◆ **The task**:
The copy must match the data word for word and contain no pictures.

◆ **Data under study**:

Content starts

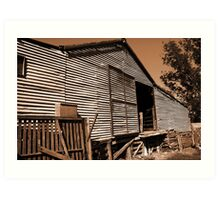 The Shearing Shed Art Print
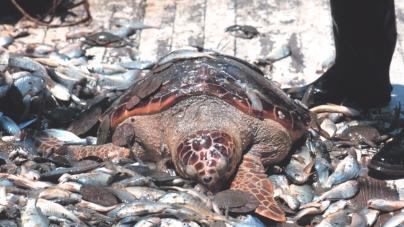 Portugal defende que pescadores possam continuar a rejeitar peixe depois de capturado
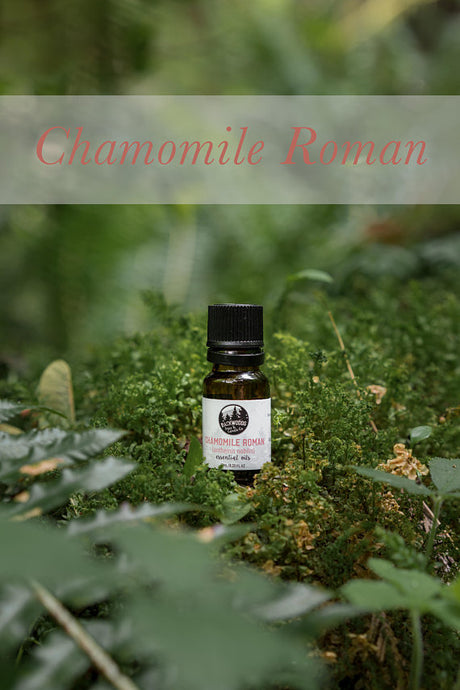 10 ML Roman chamomile essential oil
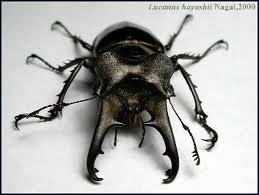 Horned beetle 2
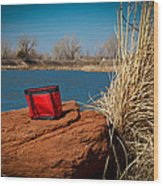 Red Lunch Bag Wood Print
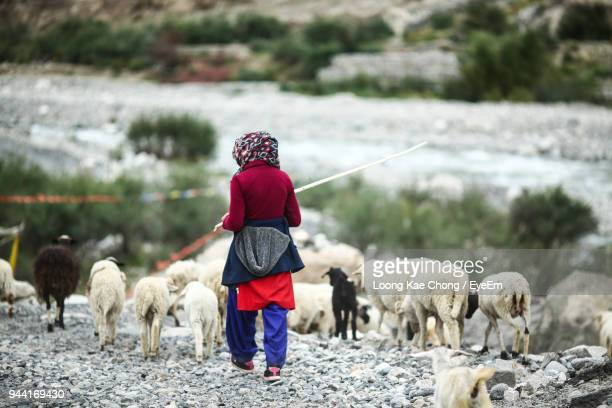 rear view of woman herding sheep on field - kashmir stock photos and pictures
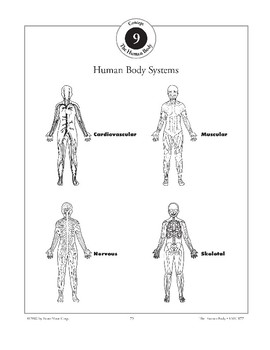 Body Systems Interact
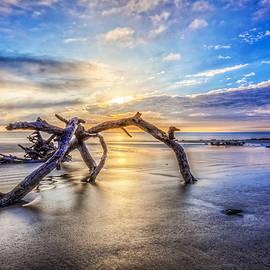 Shimmering Sands by Debra and Dave Vanderlaan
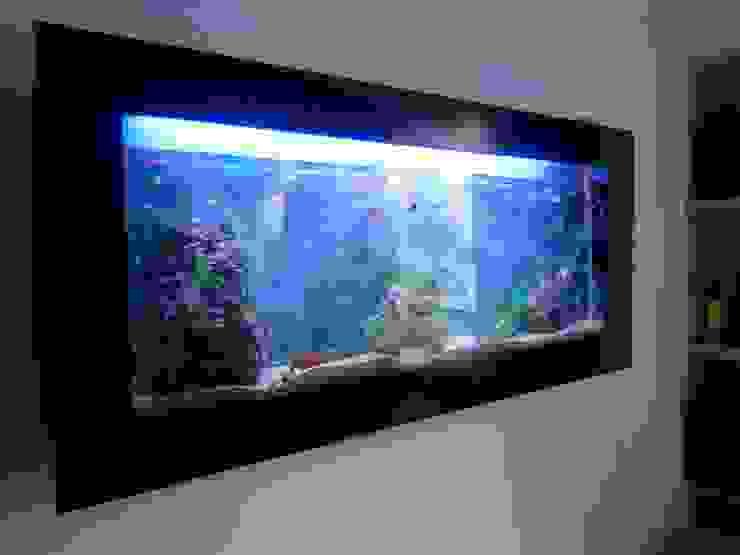Acuario de Globo Natural Moderno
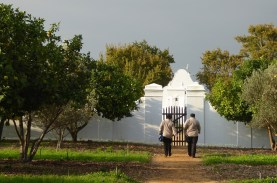 Winelands_Babylonstoren_Frauen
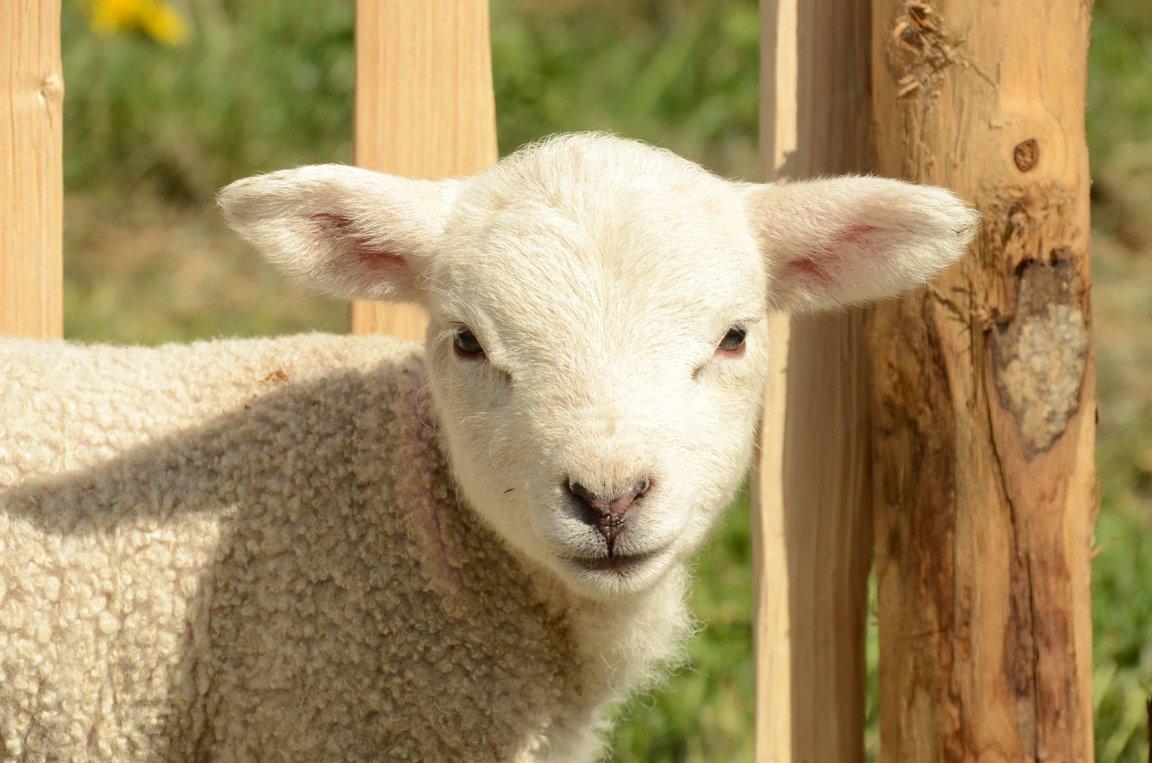 sheep u0026 goats facts by world animal foundation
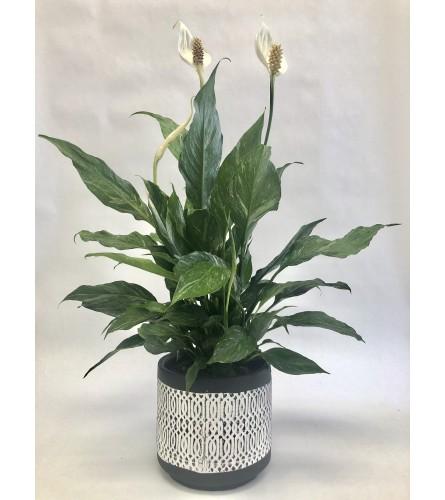 Variegated Spathiphyllum plant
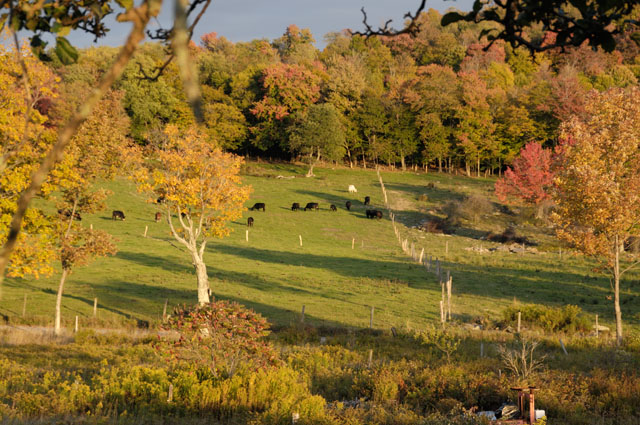 Meyer Farm - Black Angus in Fall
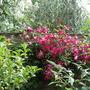 Viticella mme Julia Correvon (Clematis viticella (Viticella Group clematis))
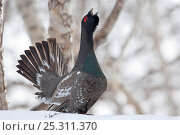 Купить «Capercaillie (Tetrao urogallus) male displaying and calling at lek, Kamchatka, Far east Russia, May», фото № 25311370, снято 26 июня 2019 г. (c) Nature Picture Library / Фотобанк Лори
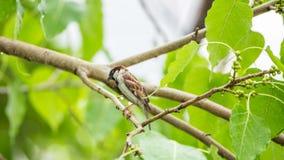Птица (воробей дома) на дереве в природе одичалой Стоковые Изображения RF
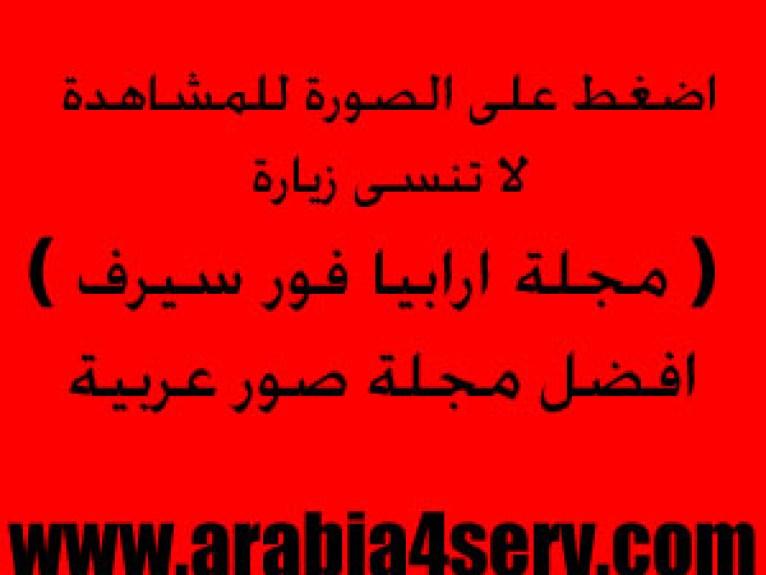 https://i0.wp.com/photos.arabia4serv.com/out.php/i35582_1865.picvip.jpg?resize=766%2C575&ssl=1
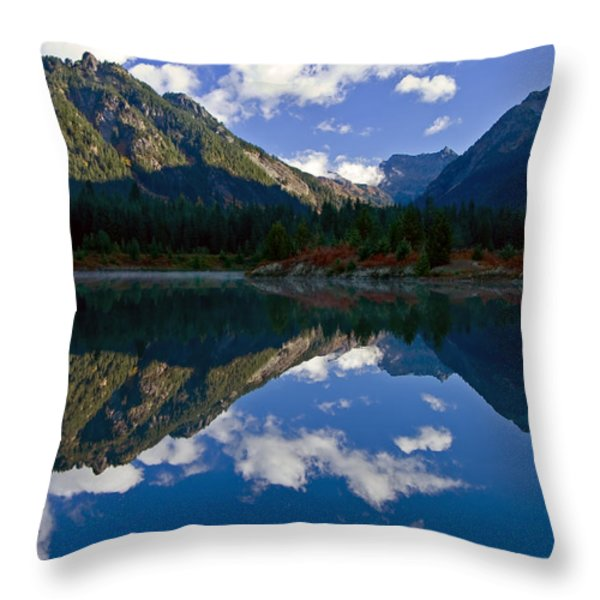 Morning Musings Throw Pillow by Mike  Dawson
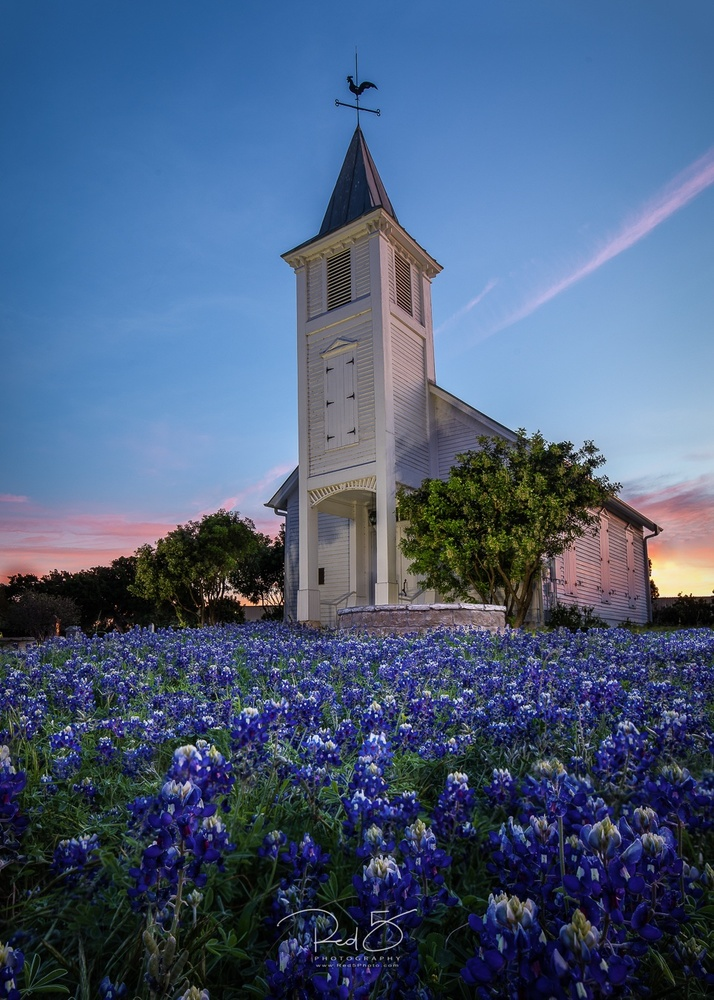 Worshiping Bluebonnets  by Jason Squyres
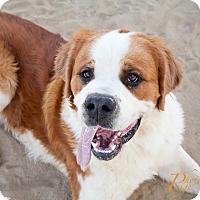 Adopt A Pet :: Ryan - Sparks, NV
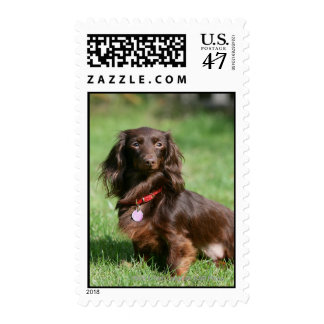 Chocolate and Tan Long-haired Miniature Dachshund Postage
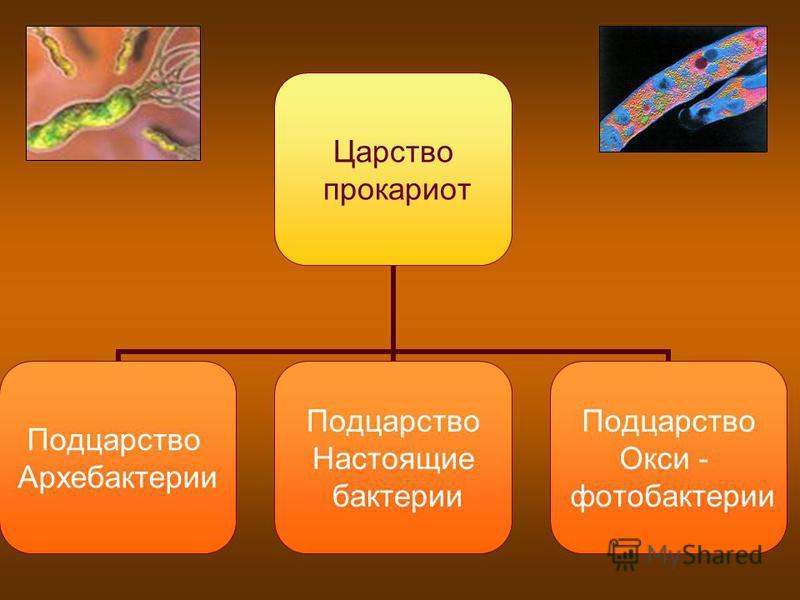 Царство прокариот Подцарство Архебактерии Подцарство Настоящие бактерии Подцарство Окси - фотобактерии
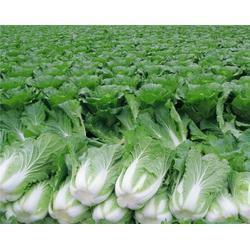 苏州生鲜配送,宏鸿农产品集团,生鲜配送中心设计图片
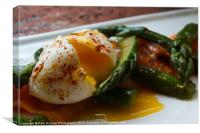 Poached egg on Asparagus & Salmon, Canvas Print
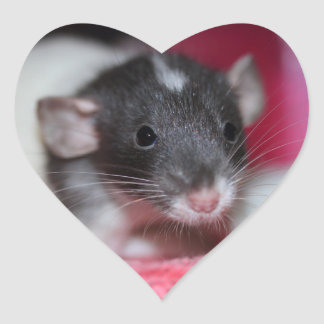 Baby Fancy Rat on a Heart Sticker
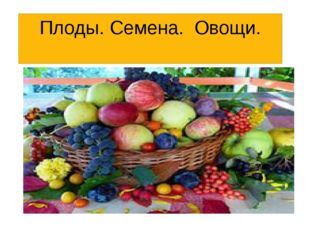 Плоды. Семена. Овощи.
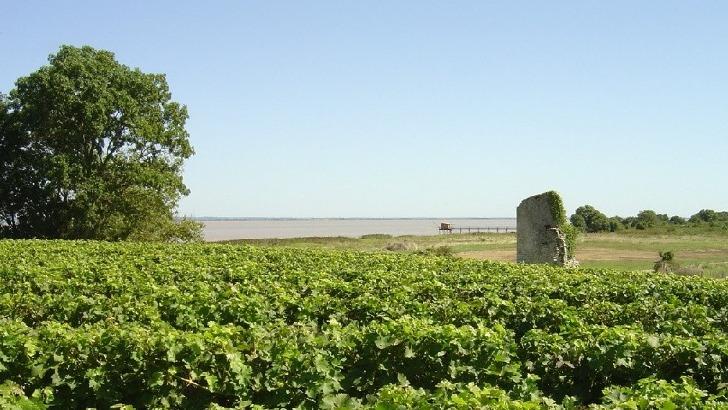 chateau-tour-castillon-protege-ses-vignes-a-travers-une-lutte-raisonnee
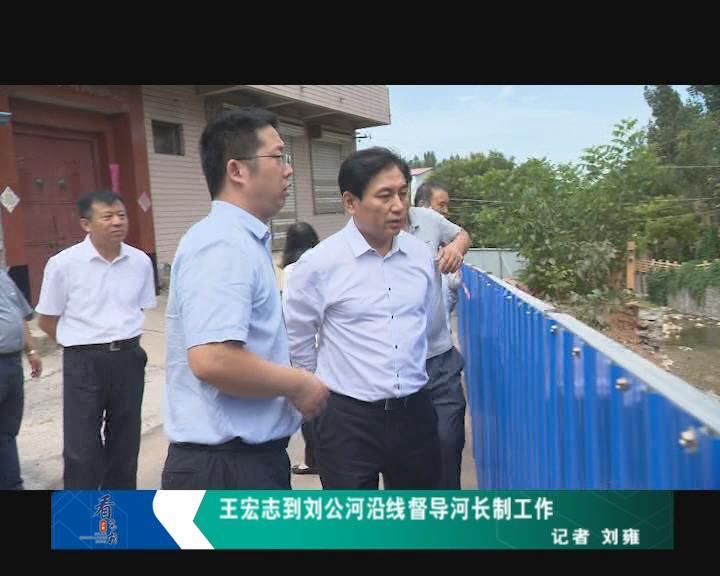 王宏志到刘公河沿线督导河长制工作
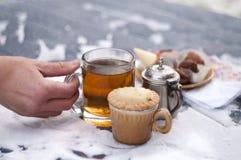 Замороженная рука с чаем Стоковое Изображение RF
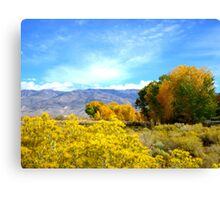 Fall In The Whites Canvas Print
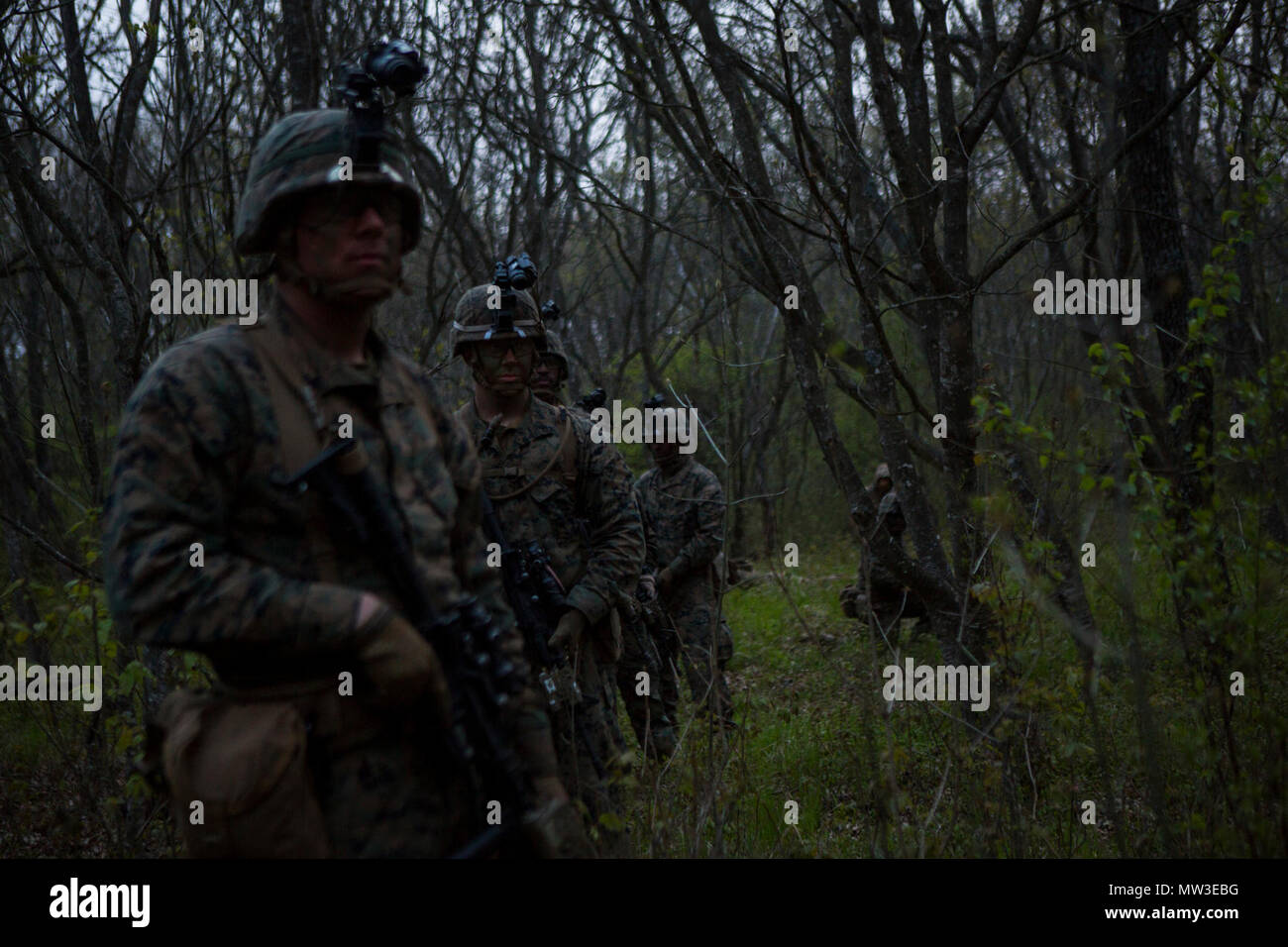 U.S. Marines with Black Sea Rotational Force (BSRF) 17.1 patrol during Exercise Platinum Eagle 17.2 at Babadag Training Area, Romania, April 27, 2017. Marines conducted patrol-based exercises to improve on skills with night vision optics through various terrains. With its flexibility and versatility, BSRF is ideally suited to carry out security cooperation efforts and a wide range of other missions in the European reigon. Stock Photo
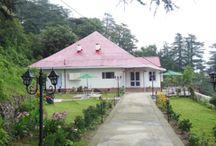 Luxury Cottage Rentals in Shimla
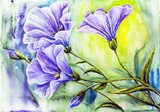 Wildflowers. Watercolor painting.  Olejne Obraz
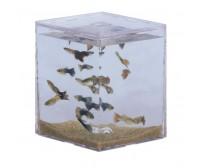 Mini aquarium MBA-1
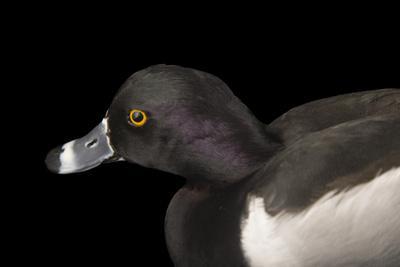 A Ring Necked Duck, Aythya Collaris, at Sylvan Heights Bird Park-Joel Sartore-Photographic Print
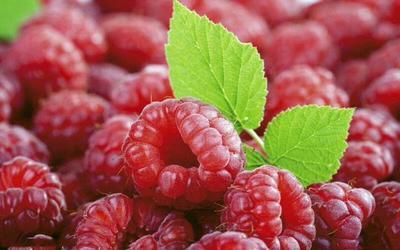 黑龙江省哈尔滨市南岗区红树莓 鲜果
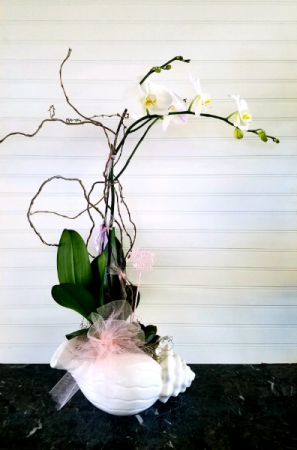 Mom's Orchid Garden in a Shell EXCLUSIVELY AT MOM & POPS in Oxnard, CA | Mom and Pop Flower Shop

Content ends

◆ **Answer box**:
 The Shearing Shed Art Print
 Portugal defende que pescadores possam continuar a rejeitar peixe depois de capturado
 10 ML Roman chamomile essential oil
 Horned beetle 2
 Red Lunch Bag Wood Print
 rear view of woman herding sheep on field - kashmir stock photos and pictures
 Body Systems Interact
 Shimmering Sands by Debra and Dave Vanderlaan
Acuario de Globo Natural Moderno
 Winelands_Babylonstoren_Frauen
 sheep u0026 goats facts by world animal foundation
 Variegated Spathiphyllum plant
 Meyer Farm - Black Angus in Fall
 Viticella mme Julia Correvon (Clematis viticella (Viticella Group clematis))
 Купить «Capercaillie (Tetrao urogallus) male displaying and calling at lek, Kamchatka, Far east Russia, May», фото № 25311370, снято 26 июня 2019 г. (c) Nature Picture Library / Фотобанк Лори
Птица (воробей дома) на дереве в природе одичалой Стоковые Изображения RF
 https://i0.wp.com/photos.arabia4serv.com/out.php/i35582_1865.picvip.jpg?resize=766%2C575&ssl=1
 Morning Musings Throw Pillow by Mike  Dawson
 Worshiping Bluebonnets  by Jason Squyres
 Adopt A Pet :: Ryan - Sparks, NV
 Chocolate and Tan Long-haired Miniature Dachshund Postage
 Царство прокариот Подцарство Архебактерии Подцарство Настоящие бактерии Подцарство Окси - фотобактерии
 苏州生鲜配送,宏鸿农产品集团,生鲜配送中心设计图片
 Poached egg on Asparagus & Salmon, Canvas Print
 Baby Fancy Rat on a Heart Sticker
 Плоды. Семена. Овощи.
 chateau-tour-castillon-protege-ses-vignes-a-travers-une-lutte-raisonnee
 王宏志到刘公河沿线督导河长制工作
 Замороженная рука с чаем Стоковое Изображение RF
 Fall In The Whites Canvas Print
 U.S. Marines with Black Sea Rotational Force (BSRF) 17.1 patrol during Exercise Platinum Eagle 17.2 at Babadag Training Area, Romania, April 27, 2017. Marines conducted patrol-based exercises to improve on skills with night vision optics through various terrains. With its flexibility and versatility, BSRF is ideally suited to carry out security cooperation efforts and a wide range of other missions in the European reigon. Stock Photo
 Luxury Cottage Rentals in Shimla
 Wildflowers. Watercolor painting.  Olejne Obraz
 Mini aquarium MBA-1
 A Ring Necked Duck, Aythya Collaris, at Sylvan Heights Bird Park-Joel Sartore-Photographic Print
 黑龙江省哈尔滨市南岗区红树莓 鲜果
 Mom's Orchid Garden in a Shell EXCLUSIVELY AT MOM & POPS in Oxnard, CA | Mom and Pop Flower Shop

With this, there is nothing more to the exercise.